A possibilidade de os Estados Unidos abandonarem a NATO deixou de ser um cenário distante e passou a integrar os planos de contingência europeus. A ameaça partiu de Donald Trump, que exige um maior envolvimento dos aliados europeus no conflito com o Irão e admite retirar o apoio à Aliança caso não haja resposta.
De acordo com o ‘Wall Street Journal’, a Europa já está a preparar cenários alternativos, incluindo uma eventual NATO sem Washington ou uma redução significativa do apoio americano — hipótese descrita como uma “NATO europeia”.
Ultimato de Trump aumenta tensão na Aliança
A pressão intensificou-se após Trump ter dado um ultimato de dois dias aos aliados europeus para apresentarem soluções para desbloquear o Estreito de Ormuz. A falta de resposta concreta agravou o mal-estar, com o presidente americano a classificar a NATO como “inútil” e um “tigre de papel” que não responde quando necessário.
Em paralelo, o líder americano admite retirar tropas de países que não apoiaram a sua estratégia no Médio Oriente, incluindo o eventual encerramento de bases militares na Europa, com Espanha e Alemanha entre os principais alvos.

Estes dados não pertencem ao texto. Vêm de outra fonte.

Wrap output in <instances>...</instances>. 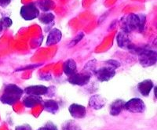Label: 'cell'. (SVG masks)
Wrapping results in <instances>:
<instances>
[{
	"label": "cell",
	"mask_w": 157,
	"mask_h": 130,
	"mask_svg": "<svg viewBox=\"0 0 157 130\" xmlns=\"http://www.w3.org/2000/svg\"><path fill=\"white\" fill-rule=\"evenodd\" d=\"M124 109L131 113H143L145 110V104L139 98H133L125 102Z\"/></svg>",
	"instance_id": "6"
},
{
	"label": "cell",
	"mask_w": 157,
	"mask_h": 130,
	"mask_svg": "<svg viewBox=\"0 0 157 130\" xmlns=\"http://www.w3.org/2000/svg\"><path fill=\"white\" fill-rule=\"evenodd\" d=\"M61 130H81V128L74 121H67L62 125Z\"/></svg>",
	"instance_id": "21"
},
{
	"label": "cell",
	"mask_w": 157,
	"mask_h": 130,
	"mask_svg": "<svg viewBox=\"0 0 157 130\" xmlns=\"http://www.w3.org/2000/svg\"><path fill=\"white\" fill-rule=\"evenodd\" d=\"M64 73L68 77L71 76L77 73V65L73 59H68L64 63L63 65Z\"/></svg>",
	"instance_id": "14"
},
{
	"label": "cell",
	"mask_w": 157,
	"mask_h": 130,
	"mask_svg": "<svg viewBox=\"0 0 157 130\" xmlns=\"http://www.w3.org/2000/svg\"><path fill=\"white\" fill-rule=\"evenodd\" d=\"M105 64L109 66L112 67L114 69H116V68H120V63L119 61H116V60H109V61H107L105 62Z\"/></svg>",
	"instance_id": "25"
},
{
	"label": "cell",
	"mask_w": 157,
	"mask_h": 130,
	"mask_svg": "<svg viewBox=\"0 0 157 130\" xmlns=\"http://www.w3.org/2000/svg\"><path fill=\"white\" fill-rule=\"evenodd\" d=\"M62 34L61 32L57 28H53L49 33V35L47 37V46H50L53 45H55L61 41Z\"/></svg>",
	"instance_id": "12"
},
{
	"label": "cell",
	"mask_w": 157,
	"mask_h": 130,
	"mask_svg": "<svg viewBox=\"0 0 157 130\" xmlns=\"http://www.w3.org/2000/svg\"><path fill=\"white\" fill-rule=\"evenodd\" d=\"M11 1L12 0H0V6L2 7H6V6H7L10 3Z\"/></svg>",
	"instance_id": "27"
},
{
	"label": "cell",
	"mask_w": 157,
	"mask_h": 130,
	"mask_svg": "<svg viewBox=\"0 0 157 130\" xmlns=\"http://www.w3.org/2000/svg\"><path fill=\"white\" fill-rule=\"evenodd\" d=\"M43 98L41 96H33V95H28L25 98H24L23 103L24 105L28 108H32L39 104H42L43 103Z\"/></svg>",
	"instance_id": "11"
},
{
	"label": "cell",
	"mask_w": 157,
	"mask_h": 130,
	"mask_svg": "<svg viewBox=\"0 0 157 130\" xmlns=\"http://www.w3.org/2000/svg\"><path fill=\"white\" fill-rule=\"evenodd\" d=\"M83 37H84V34L82 33V32H80L79 34L77 35L73 39H72V41H71V43L69 44V46L72 47V46H75V45H76L78 42H80L81 40L82 39V38Z\"/></svg>",
	"instance_id": "23"
},
{
	"label": "cell",
	"mask_w": 157,
	"mask_h": 130,
	"mask_svg": "<svg viewBox=\"0 0 157 130\" xmlns=\"http://www.w3.org/2000/svg\"><path fill=\"white\" fill-rule=\"evenodd\" d=\"M94 75H95L97 79L100 82H108L116 75V69L109 65H106L98 70H96Z\"/></svg>",
	"instance_id": "5"
},
{
	"label": "cell",
	"mask_w": 157,
	"mask_h": 130,
	"mask_svg": "<svg viewBox=\"0 0 157 130\" xmlns=\"http://www.w3.org/2000/svg\"><path fill=\"white\" fill-rule=\"evenodd\" d=\"M2 30H3V28H2V24H1V23H0V34H1V32H2Z\"/></svg>",
	"instance_id": "29"
},
{
	"label": "cell",
	"mask_w": 157,
	"mask_h": 130,
	"mask_svg": "<svg viewBox=\"0 0 157 130\" xmlns=\"http://www.w3.org/2000/svg\"><path fill=\"white\" fill-rule=\"evenodd\" d=\"M44 110L49 113H51L53 114H55L59 110V104L57 101L54 100H47L43 101L42 103Z\"/></svg>",
	"instance_id": "17"
},
{
	"label": "cell",
	"mask_w": 157,
	"mask_h": 130,
	"mask_svg": "<svg viewBox=\"0 0 157 130\" xmlns=\"http://www.w3.org/2000/svg\"><path fill=\"white\" fill-rule=\"evenodd\" d=\"M38 130H57V128L54 123L51 122V121H49L44 126L39 128Z\"/></svg>",
	"instance_id": "24"
},
{
	"label": "cell",
	"mask_w": 157,
	"mask_h": 130,
	"mask_svg": "<svg viewBox=\"0 0 157 130\" xmlns=\"http://www.w3.org/2000/svg\"><path fill=\"white\" fill-rule=\"evenodd\" d=\"M127 50L130 53L138 56L139 63L141 64V66H143L144 68L153 66L156 64V52L153 51L148 47L137 46L130 44L127 47Z\"/></svg>",
	"instance_id": "2"
},
{
	"label": "cell",
	"mask_w": 157,
	"mask_h": 130,
	"mask_svg": "<svg viewBox=\"0 0 157 130\" xmlns=\"http://www.w3.org/2000/svg\"><path fill=\"white\" fill-rule=\"evenodd\" d=\"M105 103L106 100L101 95H94L89 100V106L94 110H100L105 107Z\"/></svg>",
	"instance_id": "10"
},
{
	"label": "cell",
	"mask_w": 157,
	"mask_h": 130,
	"mask_svg": "<svg viewBox=\"0 0 157 130\" xmlns=\"http://www.w3.org/2000/svg\"><path fill=\"white\" fill-rule=\"evenodd\" d=\"M48 88L43 85H37V86H31L25 88V92L27 95H33V96H43L47 95Z\"/></svg>",
	"instance_id": "9"
},
{
	"label": "cell",
	"mask_w": 157,
	"mask_h": 130,
	"mask_svg": "<svg viewBox=\"0 0 157 130\" xmlns=\"http://www.w3.org/2000/svg\"><path fill=\"white\" fill-rule=\"evenodd\" d=\"M38 6H39V9L41 10L44 11V12H47V11L52 9V8L54 6V3L51 0H40L38 2Z\"/></svg>",
	"instance_id": "19"
},
{
	"label": "cell",
	"mask_w": 157,
	"mask_h": 130,
	"mask_svg": "<svg viewBox=\"0 0 157 130\" xmlns=\"http://www.w3.org/2000/svg\"><path fill=\"white\" fill-rule=\"evenodd\" d=\"M153 87V82L150 79H146V80L142 81V82H140L137 85V89L139 91V93L144 96H148Z\"/></svg>",
	"instance_id": "13"
},
{
	"label": "cell",
	"mask_w": 157,
	"mask_h": 130,
	"mask_svg": "<svg viewBox=\"0 0 157 130\" xmlns=\"http://www.w3.org/2000/svg\"><path fill=\"white\" fill-rule=\"evenodd\" d=\"M96 64H97V61L95 59L92 60V61H90L87 64L85 65L84 67L83 70L82 71L85 72L86 74H89L92 76V75H94L96 71Z\"/></svg>",
	"instance_id": "20"
},
{
	"label": "cell",
	"mask_w": 157,
	"mask_h": 130,
	"mask_svg": "<svg viewBox=\"0 0 157 130\" xmlns=\"http://www.w3.org/2000/svg\"><path fill=\"white\" fill-rule=\"evenodd\" d=\"M90 75L82 71L81 73H75V75L68 77V81L69 83L72 84V85L82 86L89 83L90 80Z\"/></svg>",
	"instance_id": "7"
},
{
	"label": "cell",
	"mask_w": 157,
	"mask_h": 130,
	"mask_svg": "<svg viewBox=\"0 0 157 130\" xmlns=\"http://www.w3.org/2000/svg\"><path fill=\"white\" fill-rule=\"evenodd\" d=\"M116 41H117L118 46L120 47V48L123 49H127V47L131 44V42H130V39L129 37L128 33H126L123 31L118 34L117 37H116Z\"/></svg>",
	"instance_id": "15"
},
{
	"label": "cell",
	"mask_w": 157,
	"mask_h": 130,
	"mask_svg": "<svg viewBox=\"0 0 157 130\" xmlns=\"http://www.w3.org/2000/svg\"><path fill=\"white\" fill-rule=\"evenodd\" d=\"M24 90L15 84H8L5 86L2 95L0 97V101L4 104L13 105L21 98Z\"/></svg>",
	"instance_id": "3"
},
{
	"label": "cell",
	"mask_w": 157,
	"mask_h": 130,
	"mask_svg": "<svg viewBox=\"0 0 157 130\" xmlns=\"http://www.w3.org/2000/svg\"><path fill=\"white\" fill-rule=\"evenodd\" d=\"M68 110L74 118L79 119V118H83L86 117V107L80 104H78V103H72L71 105H70Z\"/></svg>",
	"instance_id": "8"
},
{
	"label": "cell",
	"mask_w": 157,
	"mask_h": 130,
	"mask_svg": "<svg viewBox=\"0 0 157 130\" xmlns=\"http://www.w3.org/2000/svg\"><path fill=\"white\" fill-rule=\"evenodd\" d=\"M15 130H32V127L28 124H24V125H19V126L16 127Z\"/></svg>",
	"instance_id": "26"
},
{
	"label": "cell",
	"mask_w": 157,
	"mask_h": 130,
	"mask_svg": "<svg viewBox=\"0 0 157 130\" xmlns=\"http://www.w3.org/2000/svg\"><path fill=\"white\" fill-rule=\"evenodd\" d=\"M145 20L146 17L144 14L130 13L127 16H124L121 19L122 31L128 34L132 32H143Z\"/></svg>",
	"instance_id": "1"
},
{
	"label": "cell",
	"mask_w": 157,
	"mask_h": 130,
	"mask_svg": "<svg viewBox=\"0 0 157 130\" xmlns=\"http://www.w3.org/2000/svg\"><path fill=\"white\" fill-rule=\"evenodd\" d=\"M0 23H1L3 28H10L12 25L13 22L12 20L10 17H3L0 20Z\"/></svg>",
	"instance_id": "22"
},
{
	"label": "cell",
	"mask_w": 157,
	"mask_h": 130,
	"mask_svg": "<svg viewBox=\"0 0 157 130\" xmlns=\"http://www.w3.org/2000/svg\"><path fill=\"white\" fill-rule=\"evenodd\" d=\"M125 102L123 100H116L111 103L109 107V112L111 115L118 116L121 113L122 110L124 109Z\"/></svg>",
	"instance_id": "16"
},
{
	"label": "cell",
	"mask_w": 157,
	"mask_h": 130,
	"mask_svg": "<svg viewBox=\"0 0 157 130\" xmlns=\"http://www.w3.org/2000/svg\"><path fill=\"white\" fill-rule=\"evenodd\" d=\"M21 16L25 19V20H32L39 17L40 15L39 9L36 6V5L33 2L32 3L26 4L21 8L20 11Z\"/></svg>",
	"instance_id": "4"
},
{
	"label": "cell",
	"mask_w": 157,
	"mask_h": 130,
	"mask_svg": "<svg viewBox=\"0 0 157 130\" xmlns=\"http://www.w3.org/2000/svg\"><path fill=\"white\" fill-rule=\"evenodd\" d=\"M54 19H55V16H54V14L51 13L47 12L39 16V21L44 24H50L53 23Z\"/></svg>",
	"instance_id": "18"
},
{
	"label": "cell",
	"mask_w": 157,
	"mask_h": 130,
	"mask_svg": "<svg viewBox=\"0 0 157 130\" xmlns=\"http://www.w3.org/2000/svg\"><path fill=\"white\" fill-rule=\"evenodd\" d=\"M40 66V64H37V65H30V66L29 67H26V68H18V69H17L15 71H23V70H25V69H29V68H37V67Z\"/></svg>",
	"instance_id": "28"
}]
</instances>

Europa discute reforço militar e até exército comum
Perante este cenário, cresce a discussão sobre uma maior autonomia estratégica europeia. Espanha já defendeu a criação de um exército europeu “já”, posição que encontra eco em países como França e Portugal.
A União Europeia trabalha também em medidas de emergência para responder ao impacto económico da crise energética associada ao conflito, que já implicou gastos adicionais de cerca de 22 mil milhões de euros.
Presença militar dos EUA em risco
Atualmente, os Estados Unidos mantêm cerca de 84 mil militares na Europa no âmbito da NATO. Alemanha e Itália concentram a maior presença, enquanto países como a Polónia reforçaram significativamente os contingentes após a invasão da Ucrânia.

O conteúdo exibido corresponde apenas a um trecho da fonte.